==== Testo estratto

La stessa frammentazione in corso del territorio somalo riflette una delle direttrici dello scontro geopolitico della Turchia con i vicini arabi. Istanbul è schierata a supporto del governo centrale di Mogadiscio mentre le due province ribelli del Somaliland e del Puntland sono sostenute da Emirati Arabi Uniti su mandato saudita, per coprirsi sul fianco occidentale del Mar Rosso e non lasciare campo libero alla Turchia.
È chiaro che per fare della Somalia la sua punta di lancia nei mari a sud della penisola arabica, Ankara vorrebbe stabilità. E’ per questo che è schierata con il governo centrale e che una gran parte dell’aiuto che fornisce a Mogadiscio è di tipo militare, grazie anche alla capacità sempre maggiore delle sue forze armate di sostenere missioni in teatri distanti. Nel 2017 è stata inaugurata nelle vicinanze dell’aeroporto di Mogadiscio la più grande base militare turca al di fuori dei suoi confini nazionali nella quale si formano tutti gli ufficiali dell’esercito somalo, che si diplomano cantando l’inno dell’accademia militare turca e prestando giuramento in turco.
La Somalia rappresenta anche il banco di prova di una strategia che Erdogan sembra voler replicare in Libia: intervenire militarmente nella bagarre di uno stato sull’orlo dell’implosione e consolidare i rapporti con investimenti infrastrutturali che permettano una penetrazione di istituzioni e personale turco nei gangli vitali del paese.
Nell’infuriare della discussione qualcuno si è spinto a chiedere se il supposto ruolo del Mit nella vicenda di Silvia Romano sia stato in qualche modo pagato dal governo italiano. Ipotesi davvero improbabile e non solo perché estranea al galateo per questo genere di prestazioni ma perché Erdogan il suo tornaconto lo ha già avuto. Un tornaconto posturale che attesta il suo ruolo di potere nella regione, talmente stabile da poter essere esercitato in favore di paesi terzi e in un momento come questo, nel quale gli apparati di grandi nazioni non riescono neppure ad aiutare sé stessi all’interno dei propri confini. Il farlo in quello che fino a qualche anno addietro era il cortile di casa di chi oggi ti chiede aiuto, come dice la pubblicità, non ha prezzo.

========
==== Righe fornite

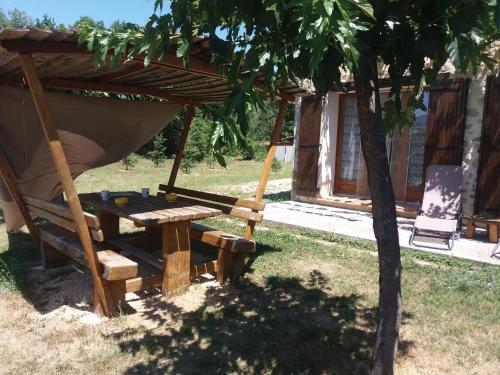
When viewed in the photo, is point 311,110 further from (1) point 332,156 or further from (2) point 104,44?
(2) point 104,44

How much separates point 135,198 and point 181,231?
138 centimetres

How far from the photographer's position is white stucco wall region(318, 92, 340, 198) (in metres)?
8.51

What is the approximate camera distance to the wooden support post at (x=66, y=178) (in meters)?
3.04

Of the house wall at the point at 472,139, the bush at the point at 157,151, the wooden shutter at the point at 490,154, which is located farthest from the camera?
the bush at the point at 157,151

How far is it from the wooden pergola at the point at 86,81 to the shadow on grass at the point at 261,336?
62cm

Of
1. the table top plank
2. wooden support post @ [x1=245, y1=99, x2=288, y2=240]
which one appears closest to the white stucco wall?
wooden support post @ [x1=245, y1=99, x2=288, y2=240]

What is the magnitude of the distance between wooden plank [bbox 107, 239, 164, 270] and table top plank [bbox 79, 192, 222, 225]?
490 millimetres

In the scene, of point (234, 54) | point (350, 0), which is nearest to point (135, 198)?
point (234, 54)

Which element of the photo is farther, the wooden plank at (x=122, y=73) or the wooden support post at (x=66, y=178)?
the wooden plank at (x=122, y=73)

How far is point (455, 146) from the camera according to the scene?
263 inches

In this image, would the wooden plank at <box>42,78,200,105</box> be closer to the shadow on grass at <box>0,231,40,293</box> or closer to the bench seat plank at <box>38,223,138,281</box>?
the bench seat plank at <box>38,223,138,281</box>

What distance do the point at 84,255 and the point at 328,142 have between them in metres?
6.18

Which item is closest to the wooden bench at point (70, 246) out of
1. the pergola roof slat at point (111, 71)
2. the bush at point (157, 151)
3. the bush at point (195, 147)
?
the pergola roof slat at point (111, 71)

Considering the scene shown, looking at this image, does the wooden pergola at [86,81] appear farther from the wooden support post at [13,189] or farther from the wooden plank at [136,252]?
the wooden plank at [136,252]
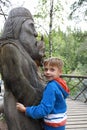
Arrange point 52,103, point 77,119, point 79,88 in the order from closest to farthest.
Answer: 1. point 52,103
2. point 77,119
3. point 79,88

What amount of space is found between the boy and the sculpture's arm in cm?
8

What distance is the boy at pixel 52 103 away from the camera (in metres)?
1.95

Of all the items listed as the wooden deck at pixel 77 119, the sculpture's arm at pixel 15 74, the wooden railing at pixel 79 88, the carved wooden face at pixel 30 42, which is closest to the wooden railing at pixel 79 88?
the wooden railing at pixel 79 88

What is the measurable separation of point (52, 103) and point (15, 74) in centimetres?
32

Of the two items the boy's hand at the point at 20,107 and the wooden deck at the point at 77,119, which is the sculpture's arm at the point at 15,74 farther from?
the wooden deck at the point at 77,119

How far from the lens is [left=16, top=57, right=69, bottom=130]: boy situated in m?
1.95

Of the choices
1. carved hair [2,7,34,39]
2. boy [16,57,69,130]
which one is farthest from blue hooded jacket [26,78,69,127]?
carved hair [2,7,34,39]

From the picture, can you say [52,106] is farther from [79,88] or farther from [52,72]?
[79,88]

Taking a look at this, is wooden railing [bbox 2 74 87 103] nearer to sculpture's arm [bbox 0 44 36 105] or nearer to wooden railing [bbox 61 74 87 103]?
wooden railing [bbox 61 74 87 103]

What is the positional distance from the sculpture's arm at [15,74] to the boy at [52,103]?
3.3 inches

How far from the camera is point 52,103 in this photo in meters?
1.96

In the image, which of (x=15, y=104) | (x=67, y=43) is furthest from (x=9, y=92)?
(x=67, y=43)

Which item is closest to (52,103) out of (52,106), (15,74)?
(52,106)

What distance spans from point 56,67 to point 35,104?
303 mm
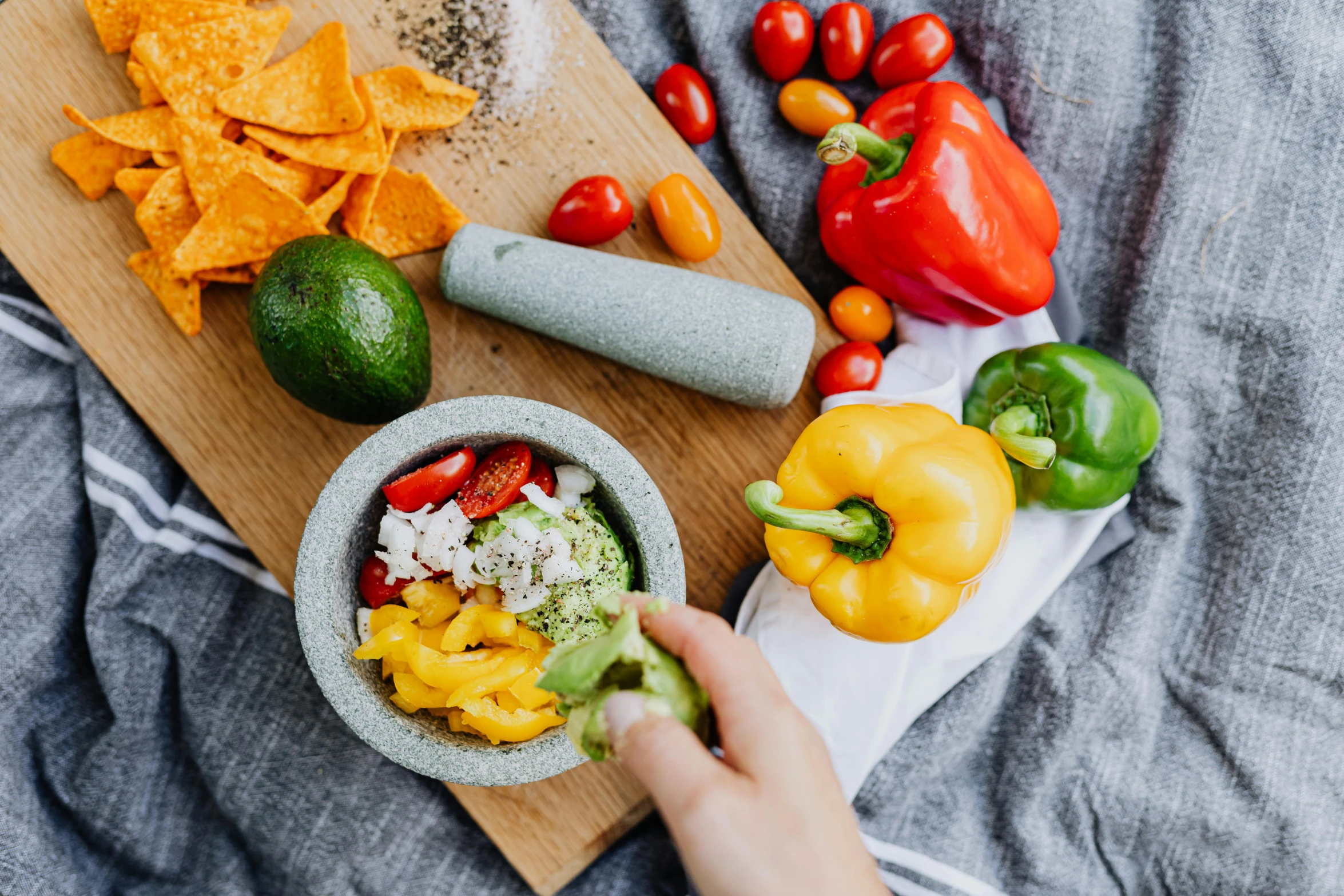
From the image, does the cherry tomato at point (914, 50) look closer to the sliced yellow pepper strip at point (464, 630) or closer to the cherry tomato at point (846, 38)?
the cherry tomato at point (846, 38)

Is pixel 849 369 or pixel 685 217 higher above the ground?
pixel 685 217

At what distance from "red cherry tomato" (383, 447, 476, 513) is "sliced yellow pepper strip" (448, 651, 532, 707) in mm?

========

- **Compiti da svolgere**:
(a) Rispondi alle seguenti domande sul testo sulla Turchia in Somalia:
(i) Da chi sono sostenute le province ribelli del Somaliland e del Puntland?
(ii) In che anno è stata inaugurata la base militare turca vicino all'aeroporto di Mogadiscio?
(iii) In quale paese Erdogan sembra voler replicare la strategia sperimentata in Somalia?
(b) Prosegui il testo sulla Turchia in Somalia, riprendendo dopo la sua ultima frase.

- **Risposte per compito**:
(a)
(i) Dagli Emirati Arabi Uniti, su mandato saudita.
(ii) Nel 2017.
(iii) In Libia.

(b)
Un tornaconto Erdogan che si è premurato di riscuotere grazie alla diffusione da parte dell’agenzia di stampa paragovernativa Anadolu, della famosa foto della Romano appena liberata che indossa un giubbotto antiproiettile con le insegne dell’esercito turco, definita una fake dai servizi italiani ma che comunque ha portato in evidenza su tutti i media del mondo il ruolo svolto dai turchi nella vicenda.
Attenzione: dire che l’intermediazione non è stata pagata non vuol dire che sia stata gratuita per l’Italia. La posizione di subordine nella quale ci siamo messi garantisce ad Erdogan e al mondo intero che il nostro paese rinuncia di fatto ad avere un ruolo autonomo nella regione lasciando campo libero ai turchi. Ma c’è dell’altro.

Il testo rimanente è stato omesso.